**EXERCISE DESCRIPTION**
Rename "drooping frond" to "hanging leaf" wherever it occurs in the entries below, keeping everything else the same. Give back every entry without the pictures.

Spatial questions about scenes:
++++++++++

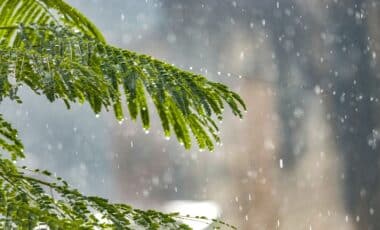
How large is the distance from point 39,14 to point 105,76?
311 mm

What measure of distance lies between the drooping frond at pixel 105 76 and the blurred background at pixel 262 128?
1102 centimetres

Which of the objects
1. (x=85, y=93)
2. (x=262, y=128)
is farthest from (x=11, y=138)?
(x=262, y=128)

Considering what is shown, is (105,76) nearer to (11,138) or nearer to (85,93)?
(85,93)

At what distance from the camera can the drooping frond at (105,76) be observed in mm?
926

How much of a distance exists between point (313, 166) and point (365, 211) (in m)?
2.53

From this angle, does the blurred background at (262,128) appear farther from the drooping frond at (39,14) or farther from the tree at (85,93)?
the tree at (85,93)

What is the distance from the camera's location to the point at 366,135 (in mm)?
12992

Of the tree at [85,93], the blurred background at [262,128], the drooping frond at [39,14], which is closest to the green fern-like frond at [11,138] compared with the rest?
the tree at [85,93]

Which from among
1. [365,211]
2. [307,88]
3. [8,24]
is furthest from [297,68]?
[8,24]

++++++++++

**EXERCISE RESULT**
How large is the distance from point 39,14 to point 105,76?
311 mm

What measure of distance lies between the hanging leaf at pixel 105 76 and the blurred background at pixel 262 128?
1102 centimetres

Which of the objects
1. (x=85, y=93)
2. (x=262, y=128)
is farthest from (x=11, y=138)?
(x=262, y=128)

Considering what is shown, is (105,76) nearer to (11,138) or nearer to (85,93)?
(85,93)

At what distance from the camera can the hanging leaf at (105,76) be observed in mm?
926

How much of a distance exists between point (313, 166) and point (365, 211) (in m)?
2.53

From this angle, does the blurred background at (262,128) appear farther from the hanging leaf at (39,14) or farther from the tree at (85,93)?
the tree at (85,93)

What is the distance from the camera's location to the point at 366,135 (in mm)?
12992

Of the tree at [85,93], the blurred background at [262,128], the hanging leaf at [39,14], which is closest to the green fern-like frond at [11,138] compared with the rest?
the tree at [85,93]

Which from among
1. [365,211]
2. [307,88]
3. [8,24]
is furthest from [297,68]?
[8,24]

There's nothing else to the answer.